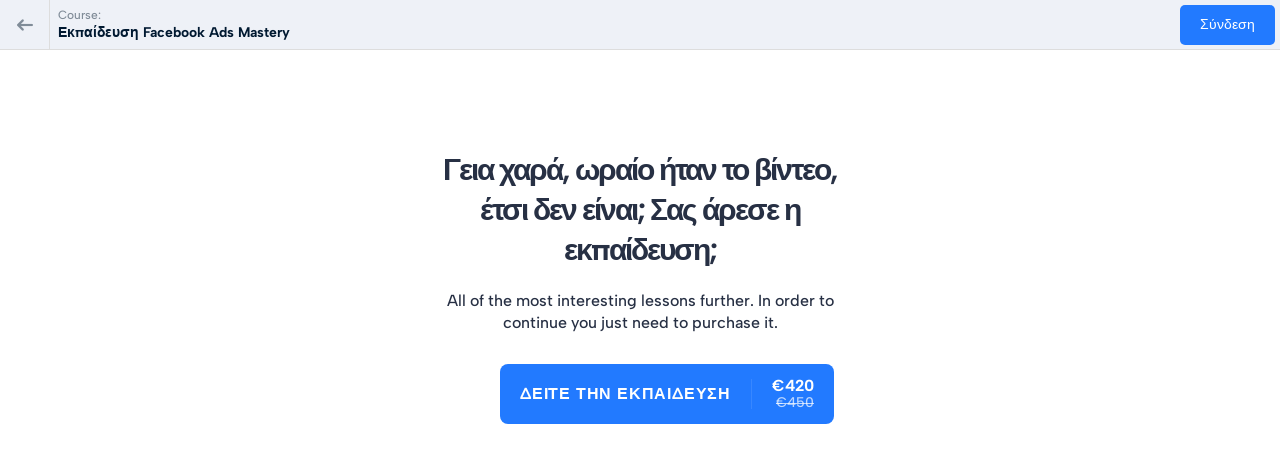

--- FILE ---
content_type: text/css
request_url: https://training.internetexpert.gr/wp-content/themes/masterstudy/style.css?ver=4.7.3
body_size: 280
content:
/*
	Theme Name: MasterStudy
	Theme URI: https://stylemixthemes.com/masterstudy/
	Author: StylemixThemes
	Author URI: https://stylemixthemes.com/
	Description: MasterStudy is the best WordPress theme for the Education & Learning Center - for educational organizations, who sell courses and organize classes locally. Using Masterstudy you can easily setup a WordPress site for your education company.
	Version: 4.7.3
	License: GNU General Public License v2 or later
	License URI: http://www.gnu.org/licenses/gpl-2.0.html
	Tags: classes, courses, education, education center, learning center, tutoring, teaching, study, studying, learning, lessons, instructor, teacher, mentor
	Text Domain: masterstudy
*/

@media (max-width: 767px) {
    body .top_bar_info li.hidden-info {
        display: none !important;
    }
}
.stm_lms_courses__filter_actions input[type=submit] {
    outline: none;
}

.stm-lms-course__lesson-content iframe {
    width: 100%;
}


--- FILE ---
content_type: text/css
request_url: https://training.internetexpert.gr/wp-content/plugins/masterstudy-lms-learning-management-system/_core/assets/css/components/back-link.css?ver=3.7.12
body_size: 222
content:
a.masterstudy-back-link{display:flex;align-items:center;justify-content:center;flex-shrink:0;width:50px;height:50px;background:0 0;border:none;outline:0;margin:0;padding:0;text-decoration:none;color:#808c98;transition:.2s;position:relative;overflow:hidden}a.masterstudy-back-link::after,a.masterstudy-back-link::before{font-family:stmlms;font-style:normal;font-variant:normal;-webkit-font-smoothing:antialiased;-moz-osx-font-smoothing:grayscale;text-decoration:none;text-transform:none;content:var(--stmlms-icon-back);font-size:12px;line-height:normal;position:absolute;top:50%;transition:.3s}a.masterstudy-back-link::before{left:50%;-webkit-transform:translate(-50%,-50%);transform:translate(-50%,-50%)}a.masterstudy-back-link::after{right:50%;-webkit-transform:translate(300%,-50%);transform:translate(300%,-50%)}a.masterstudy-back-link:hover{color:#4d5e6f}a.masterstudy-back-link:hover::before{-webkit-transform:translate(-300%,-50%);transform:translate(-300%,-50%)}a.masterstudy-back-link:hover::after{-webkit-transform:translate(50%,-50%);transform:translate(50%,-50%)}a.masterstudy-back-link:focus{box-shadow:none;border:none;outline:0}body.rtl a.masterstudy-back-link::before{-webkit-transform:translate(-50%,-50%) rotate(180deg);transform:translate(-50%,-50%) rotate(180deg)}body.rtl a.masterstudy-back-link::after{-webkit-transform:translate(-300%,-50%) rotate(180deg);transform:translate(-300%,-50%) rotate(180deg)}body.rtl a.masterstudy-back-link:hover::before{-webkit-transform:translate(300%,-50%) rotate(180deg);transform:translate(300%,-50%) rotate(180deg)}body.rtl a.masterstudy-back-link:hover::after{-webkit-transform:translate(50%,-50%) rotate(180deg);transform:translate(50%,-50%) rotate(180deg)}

...

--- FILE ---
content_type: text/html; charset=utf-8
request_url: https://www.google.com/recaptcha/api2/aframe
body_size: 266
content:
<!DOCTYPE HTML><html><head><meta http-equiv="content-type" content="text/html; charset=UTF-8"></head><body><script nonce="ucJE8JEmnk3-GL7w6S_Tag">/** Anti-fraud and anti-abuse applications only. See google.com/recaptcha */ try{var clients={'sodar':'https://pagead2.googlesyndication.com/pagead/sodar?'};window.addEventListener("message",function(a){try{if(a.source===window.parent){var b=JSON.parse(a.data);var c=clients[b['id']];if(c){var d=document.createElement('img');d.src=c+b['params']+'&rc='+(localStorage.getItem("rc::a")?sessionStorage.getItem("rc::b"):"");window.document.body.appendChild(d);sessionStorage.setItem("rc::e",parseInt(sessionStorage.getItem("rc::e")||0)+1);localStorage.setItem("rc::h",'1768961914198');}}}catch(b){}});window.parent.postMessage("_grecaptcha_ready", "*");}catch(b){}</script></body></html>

Task instructions:
Look above for the line with "Theme Name: MasterStudy"; retype exactly that line, every line after it up to the line with "Author URI: https://stylemixthemes.com/", and that line too, nothing else.

Exercise output:
	Theme Name: MasterStudy
	Theme URI: https://stylemixthemes.com/masterstudy/
	Author: StylemixThemes
	Author URI: https://stylemixthemes.com/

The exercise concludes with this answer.